• **Goal of the exercise**
Please copy exactly the lines that begin with the one containing "In the scene, which of" and end with the last line of the entries.

• **Working data**

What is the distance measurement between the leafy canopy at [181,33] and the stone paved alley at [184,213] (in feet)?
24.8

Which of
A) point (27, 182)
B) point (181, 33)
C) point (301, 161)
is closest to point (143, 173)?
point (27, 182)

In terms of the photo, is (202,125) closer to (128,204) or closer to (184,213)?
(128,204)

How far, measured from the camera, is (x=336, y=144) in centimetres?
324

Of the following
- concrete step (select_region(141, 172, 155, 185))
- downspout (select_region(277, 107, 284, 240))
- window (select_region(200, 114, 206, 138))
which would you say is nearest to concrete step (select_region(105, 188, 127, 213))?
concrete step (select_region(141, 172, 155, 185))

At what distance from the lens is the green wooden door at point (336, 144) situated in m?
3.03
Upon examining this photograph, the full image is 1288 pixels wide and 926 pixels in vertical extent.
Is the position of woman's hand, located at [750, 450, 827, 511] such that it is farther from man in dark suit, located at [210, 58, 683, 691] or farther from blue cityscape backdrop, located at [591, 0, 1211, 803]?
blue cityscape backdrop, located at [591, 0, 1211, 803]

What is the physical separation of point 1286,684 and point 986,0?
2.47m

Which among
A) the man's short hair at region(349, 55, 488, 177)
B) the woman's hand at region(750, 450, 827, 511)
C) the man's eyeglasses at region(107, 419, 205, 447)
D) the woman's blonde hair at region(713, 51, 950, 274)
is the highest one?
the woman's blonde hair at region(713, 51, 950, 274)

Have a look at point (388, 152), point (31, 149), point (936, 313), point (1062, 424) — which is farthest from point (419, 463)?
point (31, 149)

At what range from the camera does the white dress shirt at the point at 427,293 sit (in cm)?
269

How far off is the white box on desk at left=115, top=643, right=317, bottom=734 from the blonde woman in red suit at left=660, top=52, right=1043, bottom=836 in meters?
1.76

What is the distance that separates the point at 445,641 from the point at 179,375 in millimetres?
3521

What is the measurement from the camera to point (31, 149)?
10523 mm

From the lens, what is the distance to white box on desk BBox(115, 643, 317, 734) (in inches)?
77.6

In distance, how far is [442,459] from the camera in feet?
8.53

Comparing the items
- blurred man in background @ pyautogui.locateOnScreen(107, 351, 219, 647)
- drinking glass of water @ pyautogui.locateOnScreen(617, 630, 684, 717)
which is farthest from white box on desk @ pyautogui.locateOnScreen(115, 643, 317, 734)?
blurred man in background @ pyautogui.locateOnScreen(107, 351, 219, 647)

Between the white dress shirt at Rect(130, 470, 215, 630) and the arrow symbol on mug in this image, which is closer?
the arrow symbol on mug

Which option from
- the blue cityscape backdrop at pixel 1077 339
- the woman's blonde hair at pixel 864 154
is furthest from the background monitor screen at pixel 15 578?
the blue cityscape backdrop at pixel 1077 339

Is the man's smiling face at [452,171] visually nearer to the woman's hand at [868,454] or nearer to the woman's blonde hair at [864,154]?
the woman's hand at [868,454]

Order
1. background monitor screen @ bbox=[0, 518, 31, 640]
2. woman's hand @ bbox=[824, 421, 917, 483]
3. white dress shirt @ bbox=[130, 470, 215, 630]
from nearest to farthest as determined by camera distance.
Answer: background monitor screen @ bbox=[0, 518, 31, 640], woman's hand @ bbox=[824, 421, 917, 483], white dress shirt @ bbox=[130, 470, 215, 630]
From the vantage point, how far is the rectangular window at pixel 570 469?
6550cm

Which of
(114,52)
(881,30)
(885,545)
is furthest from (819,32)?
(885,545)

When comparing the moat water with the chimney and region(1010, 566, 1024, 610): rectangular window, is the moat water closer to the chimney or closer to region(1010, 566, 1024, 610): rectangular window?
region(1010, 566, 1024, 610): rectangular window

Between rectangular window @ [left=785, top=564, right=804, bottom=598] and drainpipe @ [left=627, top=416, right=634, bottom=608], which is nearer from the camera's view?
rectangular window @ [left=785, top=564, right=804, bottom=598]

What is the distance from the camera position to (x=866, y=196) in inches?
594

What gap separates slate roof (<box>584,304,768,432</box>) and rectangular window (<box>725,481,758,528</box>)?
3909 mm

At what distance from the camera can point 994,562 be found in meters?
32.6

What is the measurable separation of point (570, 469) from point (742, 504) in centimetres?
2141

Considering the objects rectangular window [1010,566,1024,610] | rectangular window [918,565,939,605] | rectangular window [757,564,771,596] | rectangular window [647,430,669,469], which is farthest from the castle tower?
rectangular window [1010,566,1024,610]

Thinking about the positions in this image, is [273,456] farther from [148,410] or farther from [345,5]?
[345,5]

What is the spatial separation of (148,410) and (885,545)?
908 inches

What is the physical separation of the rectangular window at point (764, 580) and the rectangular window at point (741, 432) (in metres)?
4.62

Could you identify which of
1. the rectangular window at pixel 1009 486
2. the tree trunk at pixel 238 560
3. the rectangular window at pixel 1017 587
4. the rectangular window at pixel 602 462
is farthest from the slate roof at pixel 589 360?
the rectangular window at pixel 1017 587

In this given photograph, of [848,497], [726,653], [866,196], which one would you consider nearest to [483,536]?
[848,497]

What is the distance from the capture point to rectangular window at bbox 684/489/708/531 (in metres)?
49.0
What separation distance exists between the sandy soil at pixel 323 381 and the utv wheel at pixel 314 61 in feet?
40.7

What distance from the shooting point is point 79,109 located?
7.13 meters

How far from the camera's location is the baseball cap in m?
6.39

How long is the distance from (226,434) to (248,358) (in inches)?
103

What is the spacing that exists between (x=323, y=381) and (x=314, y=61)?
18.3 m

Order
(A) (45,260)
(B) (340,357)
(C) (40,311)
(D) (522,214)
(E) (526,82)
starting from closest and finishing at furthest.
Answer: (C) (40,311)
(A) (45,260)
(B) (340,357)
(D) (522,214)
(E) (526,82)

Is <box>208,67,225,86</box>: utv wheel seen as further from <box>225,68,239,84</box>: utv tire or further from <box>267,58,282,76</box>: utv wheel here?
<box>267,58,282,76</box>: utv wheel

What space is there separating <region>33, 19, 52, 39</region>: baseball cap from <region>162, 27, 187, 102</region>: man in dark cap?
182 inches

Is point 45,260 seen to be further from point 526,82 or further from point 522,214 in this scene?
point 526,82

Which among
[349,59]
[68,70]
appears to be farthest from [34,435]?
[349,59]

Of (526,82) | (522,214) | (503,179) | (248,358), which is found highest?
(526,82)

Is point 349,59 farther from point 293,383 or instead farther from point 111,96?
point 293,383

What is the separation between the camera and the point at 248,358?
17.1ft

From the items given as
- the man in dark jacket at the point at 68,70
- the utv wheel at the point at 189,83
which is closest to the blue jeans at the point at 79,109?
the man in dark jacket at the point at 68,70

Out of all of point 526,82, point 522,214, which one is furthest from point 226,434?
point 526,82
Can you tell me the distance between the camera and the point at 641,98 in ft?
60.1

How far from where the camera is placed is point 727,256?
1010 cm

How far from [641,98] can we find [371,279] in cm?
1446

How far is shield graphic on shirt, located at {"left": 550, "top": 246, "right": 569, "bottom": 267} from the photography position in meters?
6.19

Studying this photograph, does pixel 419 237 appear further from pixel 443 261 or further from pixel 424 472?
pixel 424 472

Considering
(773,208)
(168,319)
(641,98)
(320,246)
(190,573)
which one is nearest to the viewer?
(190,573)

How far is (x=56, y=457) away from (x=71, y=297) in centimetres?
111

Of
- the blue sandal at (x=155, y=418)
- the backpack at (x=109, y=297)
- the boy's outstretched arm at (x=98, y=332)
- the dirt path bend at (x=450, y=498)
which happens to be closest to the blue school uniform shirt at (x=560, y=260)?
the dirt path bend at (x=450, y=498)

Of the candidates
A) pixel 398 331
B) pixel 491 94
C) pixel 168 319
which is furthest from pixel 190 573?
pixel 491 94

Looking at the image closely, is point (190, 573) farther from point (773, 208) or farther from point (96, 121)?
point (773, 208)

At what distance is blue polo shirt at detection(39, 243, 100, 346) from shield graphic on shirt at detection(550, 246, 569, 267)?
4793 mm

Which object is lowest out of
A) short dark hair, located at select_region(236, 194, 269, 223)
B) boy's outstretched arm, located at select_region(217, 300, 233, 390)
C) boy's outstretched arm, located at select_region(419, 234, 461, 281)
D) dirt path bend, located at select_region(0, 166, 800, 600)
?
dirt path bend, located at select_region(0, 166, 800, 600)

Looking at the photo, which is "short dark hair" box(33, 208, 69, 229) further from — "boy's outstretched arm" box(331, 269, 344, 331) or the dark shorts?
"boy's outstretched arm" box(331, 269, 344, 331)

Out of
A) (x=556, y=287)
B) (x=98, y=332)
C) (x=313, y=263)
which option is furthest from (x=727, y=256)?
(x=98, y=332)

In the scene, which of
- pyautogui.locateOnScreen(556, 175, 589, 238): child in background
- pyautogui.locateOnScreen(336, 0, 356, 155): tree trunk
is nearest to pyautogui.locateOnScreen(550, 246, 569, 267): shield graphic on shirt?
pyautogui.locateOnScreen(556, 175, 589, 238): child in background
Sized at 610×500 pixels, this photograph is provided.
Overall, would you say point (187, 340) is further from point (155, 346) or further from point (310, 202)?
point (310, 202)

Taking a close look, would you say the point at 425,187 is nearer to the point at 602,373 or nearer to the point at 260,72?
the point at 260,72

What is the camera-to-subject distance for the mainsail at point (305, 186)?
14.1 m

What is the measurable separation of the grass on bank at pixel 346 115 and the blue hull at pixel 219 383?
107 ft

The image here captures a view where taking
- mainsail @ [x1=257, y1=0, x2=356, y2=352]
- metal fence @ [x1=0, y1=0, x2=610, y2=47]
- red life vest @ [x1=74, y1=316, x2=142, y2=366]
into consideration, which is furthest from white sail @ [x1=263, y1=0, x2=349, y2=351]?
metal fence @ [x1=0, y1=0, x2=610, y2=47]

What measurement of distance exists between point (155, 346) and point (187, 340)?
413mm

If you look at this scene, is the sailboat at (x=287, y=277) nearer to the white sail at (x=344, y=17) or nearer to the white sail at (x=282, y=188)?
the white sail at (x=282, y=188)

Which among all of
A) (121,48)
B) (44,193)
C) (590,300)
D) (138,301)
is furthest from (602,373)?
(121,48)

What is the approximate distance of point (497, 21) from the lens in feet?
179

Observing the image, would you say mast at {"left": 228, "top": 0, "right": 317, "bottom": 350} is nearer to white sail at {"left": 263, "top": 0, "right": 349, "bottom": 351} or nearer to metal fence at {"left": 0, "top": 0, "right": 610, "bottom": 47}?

• **The completed task**
In the scene, which of
- pyautogui.locateOnScreen(556, 175, 589, 238): child in background
- pyautogui.locateOnScreen(336, 0, 356, 155): tree trunk
is nearest to pyautogui.locateOnScreen(550, 246, 569, 267): shield graphic on shirt?
pyautogui.locateOnScreen(556, 175, 589, 238): child in background
Sized at 610×500 pixels, this photograph is provided.
Overall, would you say point (187, 340) is further from point (155, 346) or further from point (310, 202)?
point (310, 202)

Taking a close look, would you say the point at 425,187 is nearer to the point at 602,373 or nearer to the point at 260,72?
the point at 260,72

What is the camera-to-subject distance for the mainsail at point (305, 186)?
14.1 m

What is the measurable separation of the grass on bank at pixel 346 115 and the blue hull at pixel 219 383?
107 ft

The image here captures a view where taking
- mainsail @ [x1=257, y1=0, x2=356, y2=352]
- metal fence @ [x1=0, y1=0, x2=610, y2=47]
- red life vest @ [x1=74, y1=316, x2=142, y2=366]
into consideration, which is furthest from white sail @ [x1=263, y1=0, x2=349, y2=351]?
metal fence @ [x1=0, y1=0, x2=610, y2=47]

What measurement of distance exists between point (155, 346) and point (187, 340)?
413mm

If you look at this scene, is the sailboat at (x=287, y=277) nearer to the white sail at (x=344, y=17) or nearer to the white sail at (x=282, y=188)?
the white sail at (x=282, y=188)

Which among all of
A) (121,48)
B) (44,193)
C) (590,300)
D) (138,301)
is furthest from (602,373)?
(121,48)

What is the approximate distance of point (497, 21) from the lens in feet?
179

Observing the image, would you say mast at {"left": 228, "top": 0, "right": 317, "bottom": 350} is nearer to white sail at {"left": 263, "top": 0, "right": 349, "bottom": 351} or nearer to metal fence at {"left": 0, "top": 0, "right": 610, "bottom": 47}?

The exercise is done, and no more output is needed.